Chrisskates808 said:


> Gas prices are raising and I feel like there will be some people quitting.


Biden?!?… 😃


----------



## Toby2 (Jun 16, 2018)

Pay increase?😅😂🤣


----------



## Uberdriver2710 (Jul 15, 2015)

You increase your pay by declining trash orders.


----------



## tohunt4me (Nov 23, 2015)

Chrisskates808 said:


> I apologize for bringing up gas because it's been discussed so many times. Gas prices are raising and I feel like there will be some people quitting. Also, I hate to shit on newer drivers because seems like the newer drivers are getting prioritized over experienced drivers.
> 
> Because I'm on a bicycle, I don't have to worry about getting gas.
> 
> With this circumstance happening, do you feel like people might stop delivering and hopefully the pay will increase for us as there may be a possibility of having less people out in the market?


Depends on the Tips .


----------



## Toby2 (Jun 16, 2018)

I’m sure they’ll be people quitting. The smart ones at least. I’m sure they’ll come up with some wonderful ideas to blow rainbows up our a$$es to make us all think we’re making a killing


----------



## Vasilis I (11 mo ago)

Chrisskates808 said:


> I apologize for bringing up gas because it's been discussed so many times. Gas prices are raising and I feel like there will be some people quitting. Also, I hate to shit on newer drivers because seems like the newer drivers are getting prioritized over experienced drivers.
> 
> Because I'm on a bicycle, I don't have to worry about getting gas.
> 
> With this circumstance happening, do you feel like people might stop delivering and hopefully the pay will increase for us as there may be a possibility of having less people out in the market?


I think that there will people jumping ship and quitting because there comes a point when the price of gas will be too high to make ends meet. Here in Markham, Ontario and in Toronto gas is about $1.85 a litre. And tips are extremely variable at best. You never know what you're going to get based on demographics and such.


----------



## Disgusted Driver (Jan 9, 2015)

Chrisskates808 said:


> I apologize for bringing up gas because it's been discussed so many times. Gas prices are raising and I feel like there will be some people quitting. Also, I hate to shit on newer drivers because seems like the newer drivers are getting prioritized over experienced drivers.
> 
> Because I'm on a bicycle, I don't have to worry about getting gas.
> 
> With this circumstance happening, do you feel like people might stop delivering and hopefully the pay will increase for us as there may be a possibility of having less people out in the market?


Being on a bike means that you are much less affected by this craziness but you need to stick to your guns and only take quality pings. Uber is not going to stop giving out $2.50 pings as long as there is some idiot willing to take them. Hopefully you'll see a little more money and a bit more surge.


----------



## reg barclay (Nov 3, 2015)

I suspect some casual drivers will drive less. Full timers who rely on it, less so.



Uber's Guber said:


> Biden?!?… 😃


Nah, it's the pesky oil companies that coincidentally charge high prices when Democrats are in power. /S


----------



## Chrisskates808 (Jun 17, 2021)
........
• **What you need to do**
Answer these questions from the gas-price thread:
1. What does Chrisskates808 say they ride while delivering?
2. What gas price does Vasilis I report for Markham, Ontario and Toronto?
3. At what amount does Disgusted Driver say Uber will keep giving out pings?

[Segmentation data]
........
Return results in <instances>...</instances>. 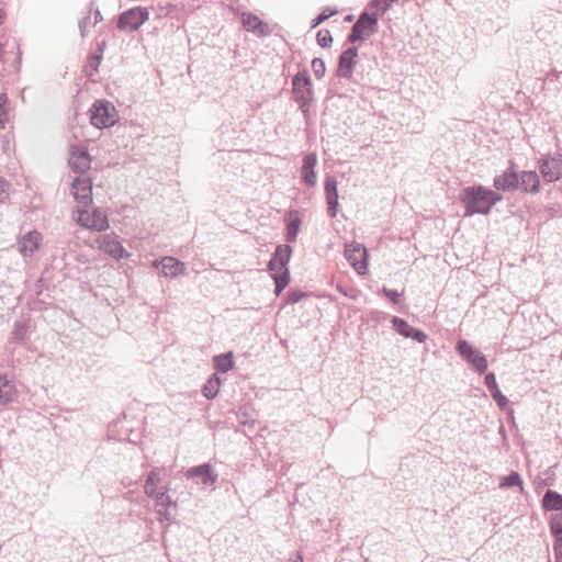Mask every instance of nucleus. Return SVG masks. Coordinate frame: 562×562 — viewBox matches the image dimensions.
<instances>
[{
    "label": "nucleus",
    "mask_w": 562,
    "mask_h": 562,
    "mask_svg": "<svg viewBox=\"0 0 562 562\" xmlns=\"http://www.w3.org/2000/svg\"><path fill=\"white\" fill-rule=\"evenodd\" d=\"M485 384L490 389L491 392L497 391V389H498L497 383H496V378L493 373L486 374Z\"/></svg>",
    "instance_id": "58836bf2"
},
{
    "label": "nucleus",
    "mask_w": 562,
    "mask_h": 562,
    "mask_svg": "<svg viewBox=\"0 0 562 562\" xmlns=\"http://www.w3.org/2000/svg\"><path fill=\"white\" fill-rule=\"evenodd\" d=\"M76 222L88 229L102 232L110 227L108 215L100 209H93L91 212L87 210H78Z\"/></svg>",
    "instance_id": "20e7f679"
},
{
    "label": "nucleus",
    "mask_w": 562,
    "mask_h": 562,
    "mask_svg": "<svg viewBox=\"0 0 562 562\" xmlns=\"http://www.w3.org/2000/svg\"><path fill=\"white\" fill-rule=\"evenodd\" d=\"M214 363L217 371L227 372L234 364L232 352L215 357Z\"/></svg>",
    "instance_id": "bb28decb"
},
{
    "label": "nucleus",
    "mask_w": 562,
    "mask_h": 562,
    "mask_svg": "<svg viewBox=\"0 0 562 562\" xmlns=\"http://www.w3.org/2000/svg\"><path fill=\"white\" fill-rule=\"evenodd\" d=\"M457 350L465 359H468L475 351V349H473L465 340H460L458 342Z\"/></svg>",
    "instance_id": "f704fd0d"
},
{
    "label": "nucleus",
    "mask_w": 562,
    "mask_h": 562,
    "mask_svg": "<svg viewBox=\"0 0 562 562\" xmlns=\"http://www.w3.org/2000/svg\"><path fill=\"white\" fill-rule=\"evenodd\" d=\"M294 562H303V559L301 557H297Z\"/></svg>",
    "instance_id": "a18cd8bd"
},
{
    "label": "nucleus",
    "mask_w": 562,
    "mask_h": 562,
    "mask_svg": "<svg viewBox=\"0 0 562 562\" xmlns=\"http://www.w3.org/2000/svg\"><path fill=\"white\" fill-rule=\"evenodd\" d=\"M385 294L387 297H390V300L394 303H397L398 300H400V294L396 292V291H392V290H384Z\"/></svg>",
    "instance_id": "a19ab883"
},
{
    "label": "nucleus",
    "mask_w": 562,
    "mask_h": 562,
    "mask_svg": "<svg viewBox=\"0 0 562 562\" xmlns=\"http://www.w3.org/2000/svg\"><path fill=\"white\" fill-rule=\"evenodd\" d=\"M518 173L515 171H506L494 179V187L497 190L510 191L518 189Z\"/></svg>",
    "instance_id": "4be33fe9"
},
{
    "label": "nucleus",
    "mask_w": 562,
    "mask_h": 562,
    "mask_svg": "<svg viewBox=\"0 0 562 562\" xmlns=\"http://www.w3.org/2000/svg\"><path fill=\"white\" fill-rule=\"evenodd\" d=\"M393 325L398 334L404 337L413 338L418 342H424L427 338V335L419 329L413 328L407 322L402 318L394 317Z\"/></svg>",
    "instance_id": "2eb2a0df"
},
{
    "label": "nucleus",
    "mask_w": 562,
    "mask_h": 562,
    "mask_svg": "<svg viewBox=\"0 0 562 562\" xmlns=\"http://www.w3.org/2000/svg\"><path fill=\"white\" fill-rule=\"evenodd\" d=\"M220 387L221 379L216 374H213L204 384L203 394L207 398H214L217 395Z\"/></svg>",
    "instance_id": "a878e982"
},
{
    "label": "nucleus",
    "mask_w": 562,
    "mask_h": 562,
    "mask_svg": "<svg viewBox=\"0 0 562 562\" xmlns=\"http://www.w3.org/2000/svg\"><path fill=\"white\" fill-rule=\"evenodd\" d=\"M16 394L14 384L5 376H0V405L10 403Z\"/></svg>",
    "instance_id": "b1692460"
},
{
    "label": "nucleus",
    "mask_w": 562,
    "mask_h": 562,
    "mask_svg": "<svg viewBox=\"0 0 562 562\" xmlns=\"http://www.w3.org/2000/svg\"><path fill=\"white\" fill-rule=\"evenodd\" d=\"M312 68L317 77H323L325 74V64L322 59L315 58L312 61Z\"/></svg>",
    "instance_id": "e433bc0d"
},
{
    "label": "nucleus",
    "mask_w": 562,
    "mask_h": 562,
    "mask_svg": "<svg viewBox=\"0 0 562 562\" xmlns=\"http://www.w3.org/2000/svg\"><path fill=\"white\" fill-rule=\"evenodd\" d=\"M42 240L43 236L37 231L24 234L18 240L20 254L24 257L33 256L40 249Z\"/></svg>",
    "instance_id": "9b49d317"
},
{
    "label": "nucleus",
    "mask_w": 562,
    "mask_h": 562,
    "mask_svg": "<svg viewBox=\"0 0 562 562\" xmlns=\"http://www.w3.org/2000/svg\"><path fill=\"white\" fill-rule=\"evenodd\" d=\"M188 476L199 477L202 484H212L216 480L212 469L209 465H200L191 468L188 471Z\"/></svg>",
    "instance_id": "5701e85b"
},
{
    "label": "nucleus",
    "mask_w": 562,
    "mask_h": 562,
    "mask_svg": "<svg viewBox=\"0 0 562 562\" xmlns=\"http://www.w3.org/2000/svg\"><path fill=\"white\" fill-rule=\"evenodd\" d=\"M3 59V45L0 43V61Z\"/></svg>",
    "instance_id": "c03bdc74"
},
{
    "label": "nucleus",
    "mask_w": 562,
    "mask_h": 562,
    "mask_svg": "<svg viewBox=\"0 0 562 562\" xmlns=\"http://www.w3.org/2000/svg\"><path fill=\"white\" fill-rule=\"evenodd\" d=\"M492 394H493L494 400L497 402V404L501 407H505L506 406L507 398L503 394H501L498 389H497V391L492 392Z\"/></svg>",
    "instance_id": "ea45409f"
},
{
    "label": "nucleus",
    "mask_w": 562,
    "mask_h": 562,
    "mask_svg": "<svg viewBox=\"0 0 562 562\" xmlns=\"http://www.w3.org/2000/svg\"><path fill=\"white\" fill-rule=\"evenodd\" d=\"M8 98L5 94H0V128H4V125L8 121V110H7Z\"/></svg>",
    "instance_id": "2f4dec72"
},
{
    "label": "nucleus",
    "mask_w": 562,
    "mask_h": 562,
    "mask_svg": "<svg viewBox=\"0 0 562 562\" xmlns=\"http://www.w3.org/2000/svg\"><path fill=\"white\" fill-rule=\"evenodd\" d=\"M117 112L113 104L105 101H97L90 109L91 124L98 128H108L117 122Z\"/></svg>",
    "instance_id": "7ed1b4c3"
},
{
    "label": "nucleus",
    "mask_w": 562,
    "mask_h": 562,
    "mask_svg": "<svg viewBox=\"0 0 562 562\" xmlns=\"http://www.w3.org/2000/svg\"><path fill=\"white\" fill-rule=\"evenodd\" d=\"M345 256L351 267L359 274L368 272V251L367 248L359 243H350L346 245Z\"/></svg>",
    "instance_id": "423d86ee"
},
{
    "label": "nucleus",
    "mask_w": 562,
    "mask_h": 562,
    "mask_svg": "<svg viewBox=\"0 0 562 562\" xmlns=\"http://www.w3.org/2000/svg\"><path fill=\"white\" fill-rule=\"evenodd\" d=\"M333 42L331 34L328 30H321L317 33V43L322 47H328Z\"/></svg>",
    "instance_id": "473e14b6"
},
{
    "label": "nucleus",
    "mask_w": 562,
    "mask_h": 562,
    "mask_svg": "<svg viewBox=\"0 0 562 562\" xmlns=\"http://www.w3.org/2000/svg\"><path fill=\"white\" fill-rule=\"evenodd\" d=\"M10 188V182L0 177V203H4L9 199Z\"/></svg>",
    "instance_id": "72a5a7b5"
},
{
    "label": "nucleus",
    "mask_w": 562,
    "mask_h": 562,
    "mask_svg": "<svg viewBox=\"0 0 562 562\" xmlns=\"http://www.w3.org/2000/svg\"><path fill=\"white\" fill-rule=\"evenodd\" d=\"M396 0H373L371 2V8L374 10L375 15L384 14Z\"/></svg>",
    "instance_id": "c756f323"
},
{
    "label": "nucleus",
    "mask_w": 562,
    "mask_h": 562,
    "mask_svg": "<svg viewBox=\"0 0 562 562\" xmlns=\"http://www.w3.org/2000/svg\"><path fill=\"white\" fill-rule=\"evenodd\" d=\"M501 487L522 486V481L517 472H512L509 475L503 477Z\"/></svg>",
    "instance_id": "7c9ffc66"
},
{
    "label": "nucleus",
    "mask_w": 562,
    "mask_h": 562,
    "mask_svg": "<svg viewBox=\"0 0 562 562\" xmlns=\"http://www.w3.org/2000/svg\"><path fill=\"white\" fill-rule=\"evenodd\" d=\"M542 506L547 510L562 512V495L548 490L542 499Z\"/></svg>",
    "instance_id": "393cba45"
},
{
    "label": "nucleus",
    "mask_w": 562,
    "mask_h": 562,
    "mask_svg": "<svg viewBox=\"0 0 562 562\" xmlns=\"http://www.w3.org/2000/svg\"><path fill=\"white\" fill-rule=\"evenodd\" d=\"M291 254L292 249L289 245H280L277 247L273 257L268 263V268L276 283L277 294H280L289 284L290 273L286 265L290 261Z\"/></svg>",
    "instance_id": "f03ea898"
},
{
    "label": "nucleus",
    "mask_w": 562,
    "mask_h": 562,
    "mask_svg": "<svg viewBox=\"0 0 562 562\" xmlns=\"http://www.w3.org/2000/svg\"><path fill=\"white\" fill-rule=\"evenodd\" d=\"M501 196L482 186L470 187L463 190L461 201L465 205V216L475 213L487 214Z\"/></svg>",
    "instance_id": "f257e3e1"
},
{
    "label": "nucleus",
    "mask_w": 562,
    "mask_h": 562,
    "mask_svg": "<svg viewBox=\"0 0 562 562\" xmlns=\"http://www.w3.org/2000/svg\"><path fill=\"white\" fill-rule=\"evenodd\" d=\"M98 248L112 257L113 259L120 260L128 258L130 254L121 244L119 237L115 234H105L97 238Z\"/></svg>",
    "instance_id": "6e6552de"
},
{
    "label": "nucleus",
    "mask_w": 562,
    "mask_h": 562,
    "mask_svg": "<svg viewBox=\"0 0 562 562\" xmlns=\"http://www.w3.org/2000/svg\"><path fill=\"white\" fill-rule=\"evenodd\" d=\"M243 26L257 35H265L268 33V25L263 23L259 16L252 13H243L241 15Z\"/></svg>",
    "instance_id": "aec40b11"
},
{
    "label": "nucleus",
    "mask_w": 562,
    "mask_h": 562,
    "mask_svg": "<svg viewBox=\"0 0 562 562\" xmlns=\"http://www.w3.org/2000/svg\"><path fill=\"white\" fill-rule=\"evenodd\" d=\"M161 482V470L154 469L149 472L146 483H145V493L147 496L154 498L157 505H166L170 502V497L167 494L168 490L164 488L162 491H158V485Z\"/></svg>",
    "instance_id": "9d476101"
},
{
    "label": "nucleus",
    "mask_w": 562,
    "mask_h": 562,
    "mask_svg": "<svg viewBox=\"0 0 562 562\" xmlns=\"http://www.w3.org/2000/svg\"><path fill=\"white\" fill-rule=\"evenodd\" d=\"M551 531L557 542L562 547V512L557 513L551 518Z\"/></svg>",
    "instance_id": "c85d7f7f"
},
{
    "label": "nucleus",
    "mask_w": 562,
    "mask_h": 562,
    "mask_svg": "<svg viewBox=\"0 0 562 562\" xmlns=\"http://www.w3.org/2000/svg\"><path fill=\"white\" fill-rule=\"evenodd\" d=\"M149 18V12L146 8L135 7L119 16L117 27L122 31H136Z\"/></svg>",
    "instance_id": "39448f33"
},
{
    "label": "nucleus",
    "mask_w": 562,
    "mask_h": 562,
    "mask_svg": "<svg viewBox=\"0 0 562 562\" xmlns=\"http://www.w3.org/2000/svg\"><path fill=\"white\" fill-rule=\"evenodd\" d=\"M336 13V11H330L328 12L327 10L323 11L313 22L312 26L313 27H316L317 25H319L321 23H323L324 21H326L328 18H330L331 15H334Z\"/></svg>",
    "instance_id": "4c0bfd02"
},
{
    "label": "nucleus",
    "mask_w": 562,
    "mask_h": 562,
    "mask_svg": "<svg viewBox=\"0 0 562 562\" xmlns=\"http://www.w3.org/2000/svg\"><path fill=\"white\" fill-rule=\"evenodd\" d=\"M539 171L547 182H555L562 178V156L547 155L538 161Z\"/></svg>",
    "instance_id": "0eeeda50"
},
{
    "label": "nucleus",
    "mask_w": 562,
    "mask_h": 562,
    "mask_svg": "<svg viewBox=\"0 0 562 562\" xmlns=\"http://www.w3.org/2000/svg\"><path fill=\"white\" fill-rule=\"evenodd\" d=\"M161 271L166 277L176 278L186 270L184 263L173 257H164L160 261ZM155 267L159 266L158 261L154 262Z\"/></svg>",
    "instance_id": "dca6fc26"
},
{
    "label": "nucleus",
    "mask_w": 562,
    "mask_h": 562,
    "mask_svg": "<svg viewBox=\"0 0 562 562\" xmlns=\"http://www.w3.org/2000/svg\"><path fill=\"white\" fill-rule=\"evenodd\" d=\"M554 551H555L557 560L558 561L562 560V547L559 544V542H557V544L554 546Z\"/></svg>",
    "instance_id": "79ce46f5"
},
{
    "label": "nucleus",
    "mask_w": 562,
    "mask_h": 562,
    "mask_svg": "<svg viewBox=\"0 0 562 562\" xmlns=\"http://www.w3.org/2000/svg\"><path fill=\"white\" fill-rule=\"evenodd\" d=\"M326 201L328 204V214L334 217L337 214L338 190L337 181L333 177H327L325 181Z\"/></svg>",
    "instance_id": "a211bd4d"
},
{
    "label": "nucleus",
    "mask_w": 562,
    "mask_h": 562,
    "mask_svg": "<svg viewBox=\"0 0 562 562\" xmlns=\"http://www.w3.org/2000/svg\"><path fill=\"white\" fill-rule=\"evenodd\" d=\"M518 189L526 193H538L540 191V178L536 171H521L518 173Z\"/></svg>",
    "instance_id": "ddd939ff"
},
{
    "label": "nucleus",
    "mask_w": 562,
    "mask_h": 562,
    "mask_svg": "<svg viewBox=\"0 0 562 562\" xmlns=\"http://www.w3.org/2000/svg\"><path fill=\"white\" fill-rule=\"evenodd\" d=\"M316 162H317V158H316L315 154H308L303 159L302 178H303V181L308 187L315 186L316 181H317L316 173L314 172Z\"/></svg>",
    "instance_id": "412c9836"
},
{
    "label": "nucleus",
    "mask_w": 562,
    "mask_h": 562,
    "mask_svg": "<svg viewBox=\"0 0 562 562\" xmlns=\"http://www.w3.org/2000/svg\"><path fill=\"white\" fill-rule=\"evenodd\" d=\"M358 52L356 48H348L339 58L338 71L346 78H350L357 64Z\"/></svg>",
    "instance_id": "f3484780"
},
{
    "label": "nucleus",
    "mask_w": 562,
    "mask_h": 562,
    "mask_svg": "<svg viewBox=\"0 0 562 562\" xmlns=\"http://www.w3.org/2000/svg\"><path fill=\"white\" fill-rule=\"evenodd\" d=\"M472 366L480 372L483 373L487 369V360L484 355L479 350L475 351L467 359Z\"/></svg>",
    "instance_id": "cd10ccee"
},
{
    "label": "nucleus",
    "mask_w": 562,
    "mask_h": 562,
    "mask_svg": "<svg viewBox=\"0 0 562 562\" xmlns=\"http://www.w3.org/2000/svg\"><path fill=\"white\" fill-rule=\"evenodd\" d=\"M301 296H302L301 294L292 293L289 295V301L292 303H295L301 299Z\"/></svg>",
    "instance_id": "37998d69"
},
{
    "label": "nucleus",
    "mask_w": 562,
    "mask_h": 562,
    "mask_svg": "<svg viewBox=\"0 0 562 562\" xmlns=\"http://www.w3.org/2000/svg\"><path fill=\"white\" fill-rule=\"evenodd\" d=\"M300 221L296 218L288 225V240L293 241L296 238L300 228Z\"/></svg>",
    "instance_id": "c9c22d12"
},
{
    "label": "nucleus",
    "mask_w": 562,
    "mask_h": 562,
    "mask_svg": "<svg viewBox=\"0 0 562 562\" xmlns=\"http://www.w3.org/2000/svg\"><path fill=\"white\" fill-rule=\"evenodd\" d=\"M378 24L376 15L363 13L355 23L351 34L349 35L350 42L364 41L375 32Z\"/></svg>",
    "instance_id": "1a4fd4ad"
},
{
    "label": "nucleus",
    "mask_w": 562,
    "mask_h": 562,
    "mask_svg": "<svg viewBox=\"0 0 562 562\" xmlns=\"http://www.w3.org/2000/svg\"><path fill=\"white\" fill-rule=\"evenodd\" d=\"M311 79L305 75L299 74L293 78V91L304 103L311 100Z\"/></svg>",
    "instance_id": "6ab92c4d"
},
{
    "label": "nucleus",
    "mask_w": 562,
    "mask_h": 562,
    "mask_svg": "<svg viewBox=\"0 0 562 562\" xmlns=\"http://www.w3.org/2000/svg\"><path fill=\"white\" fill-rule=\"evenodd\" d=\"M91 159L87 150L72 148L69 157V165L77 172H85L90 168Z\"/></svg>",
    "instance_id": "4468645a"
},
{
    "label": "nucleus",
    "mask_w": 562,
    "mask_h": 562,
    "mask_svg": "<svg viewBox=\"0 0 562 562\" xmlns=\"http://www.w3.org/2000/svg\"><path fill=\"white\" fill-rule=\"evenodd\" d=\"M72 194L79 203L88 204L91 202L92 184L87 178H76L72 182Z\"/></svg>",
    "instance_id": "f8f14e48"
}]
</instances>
........
• **Right answer**
1. A bicycle.
2. About $1.85 a litre.
3. $2.50.